We’ve spent years teaching machines how to follow instructions. Now, they’re beginning to understand purpose.
Agentic AI represents a new class of systems that can reason, collaborate and act independently toward defined goals—marking a fundamental shift in artificial intelligence. Instead of waiting for human prompts, these agents decide what to do next. They operate with context, not just computation.
For cybersecurity, where milliseconds matter, that evolution changes the game. The industry has relied on automation to handle scale. Agentic AI introduces autonomy—to handle complexity.
Most AI in cybersecurity still follows a familiar pattern: detect an anomaly, trigger a playbook, repeat. It’s efficient, but not intelligent. It doesn’t know why something is happening—only that it fits a rule.
Agentic AI changes that by reasoning through data. It doesn’t just flag suspicious behavior; it investigates the cause, correlates it with historical patterns, infers intent and proposes actions. It’s the difference between a machine that reacts and one that reflects.
SIEM gave us visibility. SOAR added orchestration. Generative AI brought natural-language interpretation. Agentic AI combines all of it—and adds reasoning.
The volume and velocity of modern threats have outpaced human capacity. Attackers already use AI to probe for weaknesses, craft phishing campaigns and disguise intrusion attempts at a scale no SOC can match manually.
You can’t fight AI-driven attacks with static rules and human reflexes. You need machines that think—systems that can infer, contextualize and adapt in real time.
This is cognitive defense: augmenting human judgment with AI that understands relationships, causality and consequence. Most organizations aren’t looking to replace human analysts—they just want to give them an army of digital colleagues who can reason at machine speed.
A recent example of this shift is Dataminr’s launch of Intel Agents for the physical world, which extends the company’s real-time event and threat intelligence platform into agentic AI territory.
Founder and CEO Ted Bailey told me the goal isn’t just faster detection—it’s deeper comprehension. “We’re not only discovering events faster than any other source,” he said, “but adding all of the context around them that customers need to understand and respond.”
Intel Agents operate as autonomous digital analysts. They continuously ask and answer hundreds of questions about every detected event, scanning millions of public data sources and historical archives to determine why something is happening and what it means.
Bailey described it as a leap from information to insight: “Agentic AI doesn’t need to do something superhuman—it just needs to operate at a superhuman scale.”
For cybersecurity, that principle translates directly. Imagine a SOC equipped with AI agents that don’t just flag suspicious traffic—they contextualize it, correlate it across identities, devices and geographies, and present an actionable summary before an analyst even logs in. That’s where agentic AI begins to fulfill what SIEM and SOAR only promised.
One of the more interesting aspects of Dataminr’s approach is architectural. Rather than relying on a single massive model, the company uses a network of smaller, domain-specific AI models—each one specialized and synchronized into what Bailey calls a “compounding system.”
That modular design mirrors how human teams operate: specialized experts working together toward a shared objective.

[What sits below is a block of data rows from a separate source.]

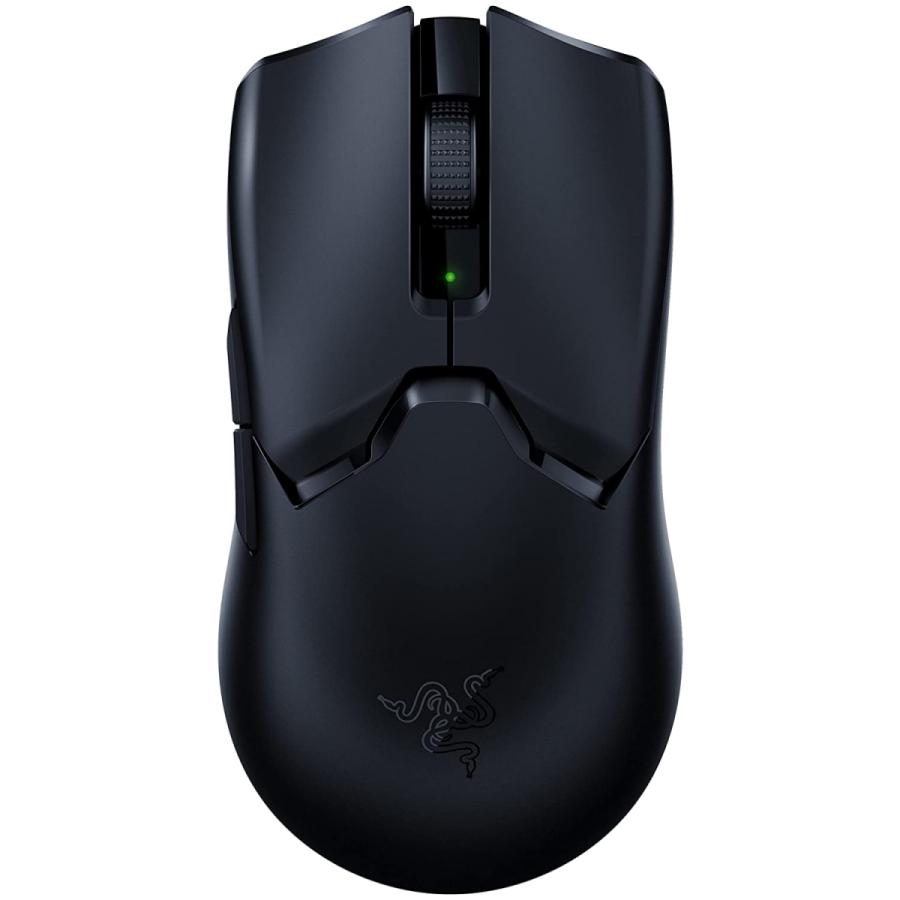 Razer Viper V2 Pro Black 超軽量ゲーミングマウス 高精度 高速無線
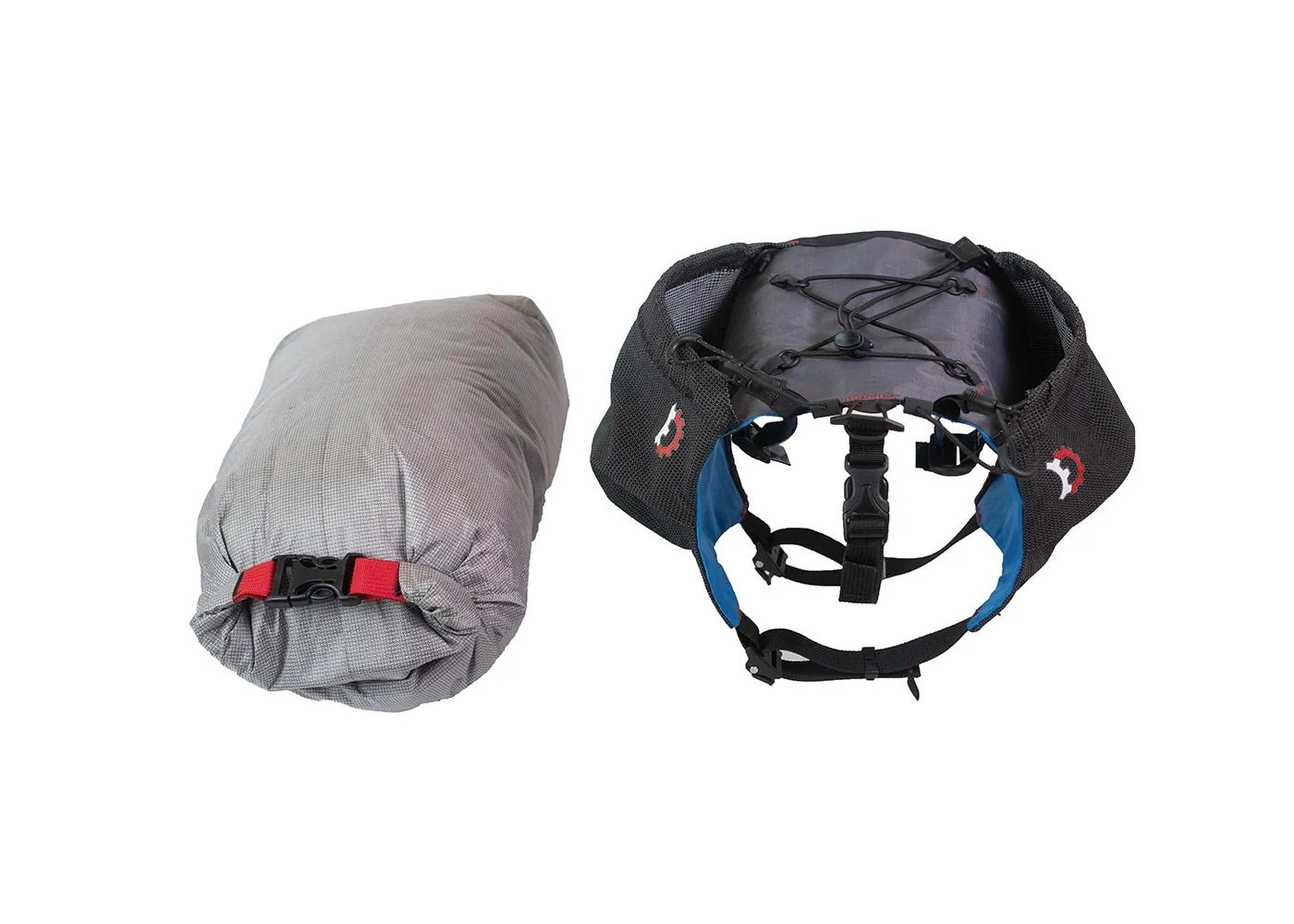 Revelate Designs Pitchfork Aerobar Bag Revelate Designs Pitchfork Aerobar Bag
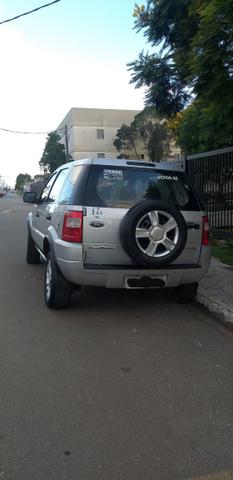 Ford Ecosport 2004 1.6 - Foto 2
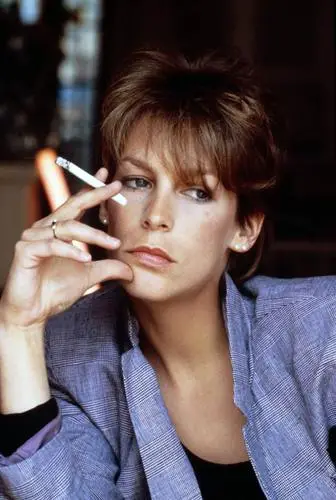 Jamie Lee Curtis Wall Poster picture 248172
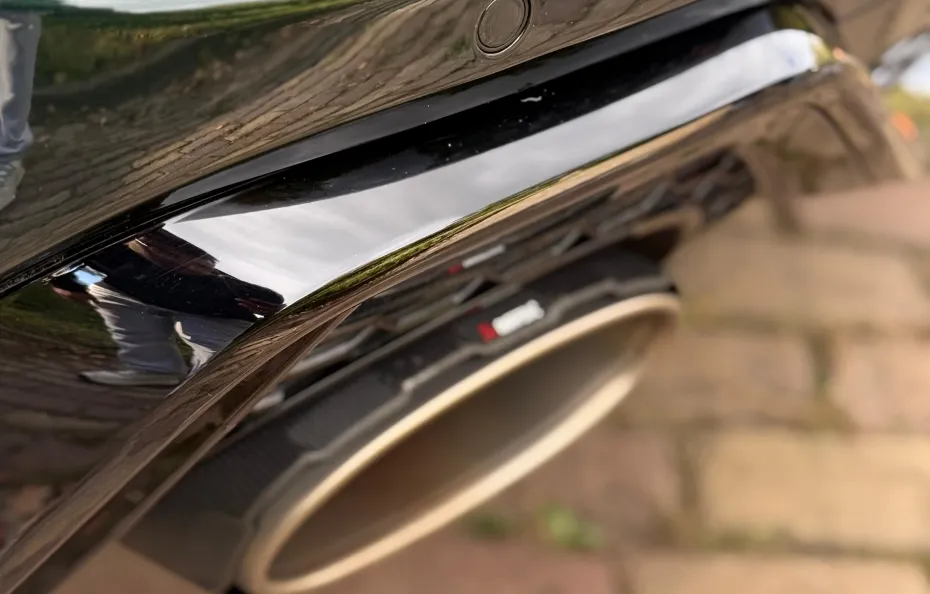 huur Audi RS6 Performance PANDA 1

In AI terms, it also reduces hallucination risk, improves efficiency and keeps reasoning grounded in the data most relevant to each task.
It’s a practical vision of how agentic AI should evolve—collaborative, distributed and scalable.
Of course, autonomy raises the same question that’s shadowed every major advance in AI: how much control should we give the machine?
I often joke (mostly) that I grew up on movies like “War Games” and “Terminator,” and I haven’t forgotten how those stories end. But the real risk isn’t giving AI too much power—it’s hesitating while attackers don’t. The key is balance: building frameworks where autonomous systems can reason and act, but always with human oversight, transparency and interpretability.
Den Jones, founder and CEO of 909Cyber, told me that balance is already breaking in many companies: “Most companies are unaware of the full extent of AI usage in their organizations. We’ve been fielding calls from concerned CEOs and other C-suite leaders trying to get control of AI usage—often uncovering AI agents already out of control. We’re facing a shadow AI crisis.”
His warning underscores the other side of the agentic AI equation: autonomy without governance quickly becomes chaos. Understanding what AI systems are doing—and what data they’re touching—must become a core security discipline, not an afterthought.
Agentic AI doesn’t just change what machines do; it changes how they think. It moves us from task execution to goal pursuit—from reaction to reasoning.
And that shift reaches far beyond cybersecurity. It will transform how we respond to emergencies, manage logistics, or even govern societies built on data. Context is no longer a human advantage—it’s becoming a computational one.